* [DATA RECORDS]
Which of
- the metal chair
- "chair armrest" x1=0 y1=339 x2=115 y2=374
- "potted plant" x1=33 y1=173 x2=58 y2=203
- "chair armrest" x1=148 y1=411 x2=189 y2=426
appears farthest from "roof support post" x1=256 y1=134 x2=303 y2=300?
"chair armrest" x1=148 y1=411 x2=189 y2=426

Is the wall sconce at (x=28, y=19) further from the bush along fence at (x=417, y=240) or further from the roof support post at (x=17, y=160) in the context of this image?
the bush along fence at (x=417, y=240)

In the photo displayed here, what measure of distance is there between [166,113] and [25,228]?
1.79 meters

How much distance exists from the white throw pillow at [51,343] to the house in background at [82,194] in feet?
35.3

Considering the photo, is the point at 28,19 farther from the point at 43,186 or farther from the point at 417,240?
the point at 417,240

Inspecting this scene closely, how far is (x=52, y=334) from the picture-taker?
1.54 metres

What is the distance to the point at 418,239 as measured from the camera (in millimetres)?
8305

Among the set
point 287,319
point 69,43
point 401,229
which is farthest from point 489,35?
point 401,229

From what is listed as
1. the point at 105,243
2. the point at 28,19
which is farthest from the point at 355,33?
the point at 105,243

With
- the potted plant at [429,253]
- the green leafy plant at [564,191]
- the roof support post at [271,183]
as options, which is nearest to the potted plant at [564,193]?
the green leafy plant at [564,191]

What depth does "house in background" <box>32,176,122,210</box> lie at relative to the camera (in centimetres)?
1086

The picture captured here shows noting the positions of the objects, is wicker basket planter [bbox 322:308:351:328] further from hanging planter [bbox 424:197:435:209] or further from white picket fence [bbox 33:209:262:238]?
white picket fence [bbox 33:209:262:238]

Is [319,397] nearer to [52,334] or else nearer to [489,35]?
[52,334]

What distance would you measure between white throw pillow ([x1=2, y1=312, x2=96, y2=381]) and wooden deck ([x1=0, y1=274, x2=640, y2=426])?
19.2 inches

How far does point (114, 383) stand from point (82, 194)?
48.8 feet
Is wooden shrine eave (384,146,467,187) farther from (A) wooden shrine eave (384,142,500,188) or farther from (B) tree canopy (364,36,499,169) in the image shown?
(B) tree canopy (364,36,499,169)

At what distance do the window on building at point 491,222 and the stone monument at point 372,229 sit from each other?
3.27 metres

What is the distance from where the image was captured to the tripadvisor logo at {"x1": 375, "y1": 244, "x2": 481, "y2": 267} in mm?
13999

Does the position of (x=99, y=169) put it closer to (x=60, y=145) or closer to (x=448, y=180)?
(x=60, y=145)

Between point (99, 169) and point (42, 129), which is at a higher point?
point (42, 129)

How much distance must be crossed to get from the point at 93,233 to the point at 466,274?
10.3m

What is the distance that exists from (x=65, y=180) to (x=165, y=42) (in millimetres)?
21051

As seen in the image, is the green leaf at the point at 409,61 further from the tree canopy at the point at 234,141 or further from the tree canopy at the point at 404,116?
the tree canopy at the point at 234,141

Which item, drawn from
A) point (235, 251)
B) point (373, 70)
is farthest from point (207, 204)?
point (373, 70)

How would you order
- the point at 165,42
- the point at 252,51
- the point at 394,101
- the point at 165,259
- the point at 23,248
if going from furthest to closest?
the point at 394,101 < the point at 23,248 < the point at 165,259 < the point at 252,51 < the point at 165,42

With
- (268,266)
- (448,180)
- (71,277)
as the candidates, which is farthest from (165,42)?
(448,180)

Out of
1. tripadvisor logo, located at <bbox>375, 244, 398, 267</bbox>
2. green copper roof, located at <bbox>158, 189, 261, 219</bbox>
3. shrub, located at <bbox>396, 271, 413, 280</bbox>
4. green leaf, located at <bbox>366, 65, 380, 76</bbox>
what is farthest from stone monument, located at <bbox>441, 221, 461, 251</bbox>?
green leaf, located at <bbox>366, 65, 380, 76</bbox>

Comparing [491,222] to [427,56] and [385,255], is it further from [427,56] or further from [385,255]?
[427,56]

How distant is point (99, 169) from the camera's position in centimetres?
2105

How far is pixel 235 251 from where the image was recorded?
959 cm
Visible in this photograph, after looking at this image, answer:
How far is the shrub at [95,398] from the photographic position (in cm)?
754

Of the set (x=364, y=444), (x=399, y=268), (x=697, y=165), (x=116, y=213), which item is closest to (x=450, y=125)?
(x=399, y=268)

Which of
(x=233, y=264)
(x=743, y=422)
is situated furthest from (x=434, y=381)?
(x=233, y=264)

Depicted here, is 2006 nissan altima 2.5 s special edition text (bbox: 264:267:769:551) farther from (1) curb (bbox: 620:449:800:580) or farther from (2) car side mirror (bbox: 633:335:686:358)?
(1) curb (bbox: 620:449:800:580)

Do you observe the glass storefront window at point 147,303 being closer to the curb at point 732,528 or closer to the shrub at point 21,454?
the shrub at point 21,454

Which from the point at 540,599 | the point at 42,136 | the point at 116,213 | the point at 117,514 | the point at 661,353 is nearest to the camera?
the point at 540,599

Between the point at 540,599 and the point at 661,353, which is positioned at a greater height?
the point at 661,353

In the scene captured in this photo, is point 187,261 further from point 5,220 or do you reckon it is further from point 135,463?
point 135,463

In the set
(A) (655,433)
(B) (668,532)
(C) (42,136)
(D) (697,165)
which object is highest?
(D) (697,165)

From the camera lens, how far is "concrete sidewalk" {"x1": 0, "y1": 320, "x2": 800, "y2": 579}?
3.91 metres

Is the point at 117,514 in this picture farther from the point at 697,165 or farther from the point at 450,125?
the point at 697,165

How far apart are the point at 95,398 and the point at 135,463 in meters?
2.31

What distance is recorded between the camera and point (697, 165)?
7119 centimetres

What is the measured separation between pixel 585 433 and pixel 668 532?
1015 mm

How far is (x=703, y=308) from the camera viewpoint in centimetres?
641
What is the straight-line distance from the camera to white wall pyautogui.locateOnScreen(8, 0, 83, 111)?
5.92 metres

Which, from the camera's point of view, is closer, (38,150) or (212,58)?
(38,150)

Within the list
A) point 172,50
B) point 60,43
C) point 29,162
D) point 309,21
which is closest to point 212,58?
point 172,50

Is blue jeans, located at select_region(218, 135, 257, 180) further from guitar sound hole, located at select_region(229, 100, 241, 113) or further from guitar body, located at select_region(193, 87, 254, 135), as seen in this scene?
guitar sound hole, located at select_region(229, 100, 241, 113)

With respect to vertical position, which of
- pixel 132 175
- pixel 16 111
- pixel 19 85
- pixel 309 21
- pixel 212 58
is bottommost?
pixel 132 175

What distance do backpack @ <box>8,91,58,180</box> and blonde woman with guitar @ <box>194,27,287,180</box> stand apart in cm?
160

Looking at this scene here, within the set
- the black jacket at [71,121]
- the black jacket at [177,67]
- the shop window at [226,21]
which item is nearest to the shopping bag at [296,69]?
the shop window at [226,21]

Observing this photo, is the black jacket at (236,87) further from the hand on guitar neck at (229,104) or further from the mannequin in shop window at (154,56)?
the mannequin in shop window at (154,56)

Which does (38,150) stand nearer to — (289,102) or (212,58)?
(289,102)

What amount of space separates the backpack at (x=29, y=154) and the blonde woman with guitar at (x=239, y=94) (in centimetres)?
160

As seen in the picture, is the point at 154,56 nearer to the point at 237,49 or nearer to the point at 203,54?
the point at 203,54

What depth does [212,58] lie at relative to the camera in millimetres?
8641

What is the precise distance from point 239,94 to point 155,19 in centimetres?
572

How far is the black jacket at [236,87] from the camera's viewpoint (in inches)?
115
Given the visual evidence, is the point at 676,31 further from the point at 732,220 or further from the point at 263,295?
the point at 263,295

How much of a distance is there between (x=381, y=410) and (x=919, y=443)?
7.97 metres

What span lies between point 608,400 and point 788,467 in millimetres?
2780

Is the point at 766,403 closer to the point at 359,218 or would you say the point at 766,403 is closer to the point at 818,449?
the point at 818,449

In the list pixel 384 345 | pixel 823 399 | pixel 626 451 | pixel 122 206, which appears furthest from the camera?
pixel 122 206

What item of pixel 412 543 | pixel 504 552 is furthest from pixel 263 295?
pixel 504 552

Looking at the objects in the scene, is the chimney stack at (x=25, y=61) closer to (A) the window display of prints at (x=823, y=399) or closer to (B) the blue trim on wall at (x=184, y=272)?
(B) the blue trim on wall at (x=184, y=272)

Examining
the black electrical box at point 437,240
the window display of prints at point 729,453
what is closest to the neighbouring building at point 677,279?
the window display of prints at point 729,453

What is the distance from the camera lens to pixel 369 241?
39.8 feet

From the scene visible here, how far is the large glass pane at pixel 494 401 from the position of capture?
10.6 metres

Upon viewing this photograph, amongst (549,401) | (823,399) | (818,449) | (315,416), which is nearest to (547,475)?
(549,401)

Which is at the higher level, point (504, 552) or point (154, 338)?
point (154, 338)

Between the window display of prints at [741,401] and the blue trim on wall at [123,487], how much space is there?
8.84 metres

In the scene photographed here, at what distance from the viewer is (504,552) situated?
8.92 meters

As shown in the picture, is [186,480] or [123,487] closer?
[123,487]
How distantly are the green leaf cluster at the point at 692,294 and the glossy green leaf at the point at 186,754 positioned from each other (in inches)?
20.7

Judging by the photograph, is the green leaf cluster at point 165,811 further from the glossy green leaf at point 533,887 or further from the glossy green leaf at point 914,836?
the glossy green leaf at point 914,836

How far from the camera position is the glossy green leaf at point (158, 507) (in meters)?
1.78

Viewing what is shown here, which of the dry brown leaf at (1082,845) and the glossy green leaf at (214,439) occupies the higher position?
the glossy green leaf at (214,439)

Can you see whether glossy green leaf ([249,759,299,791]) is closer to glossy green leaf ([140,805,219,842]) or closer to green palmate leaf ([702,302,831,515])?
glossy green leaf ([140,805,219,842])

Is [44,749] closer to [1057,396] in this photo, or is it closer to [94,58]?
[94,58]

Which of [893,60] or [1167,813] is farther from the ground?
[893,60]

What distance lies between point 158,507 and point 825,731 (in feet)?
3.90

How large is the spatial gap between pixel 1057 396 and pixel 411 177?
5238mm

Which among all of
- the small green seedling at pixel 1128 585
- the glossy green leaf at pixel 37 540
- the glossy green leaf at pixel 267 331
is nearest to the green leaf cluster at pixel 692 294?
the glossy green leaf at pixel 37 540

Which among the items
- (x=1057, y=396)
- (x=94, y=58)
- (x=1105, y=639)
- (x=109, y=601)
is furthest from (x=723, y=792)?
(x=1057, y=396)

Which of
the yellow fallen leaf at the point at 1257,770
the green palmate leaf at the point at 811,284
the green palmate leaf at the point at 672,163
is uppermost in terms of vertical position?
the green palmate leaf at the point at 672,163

* [DIRECTIONS FOR THIS TASK]
Copy out every line of the material above that contains the string "situated", matching case exactly.

* [WORKED SOLUTION]
is situated furthest from (x=434, y=381)?
In the scene photographed here, at what distance from the viewer is (504,552) situated?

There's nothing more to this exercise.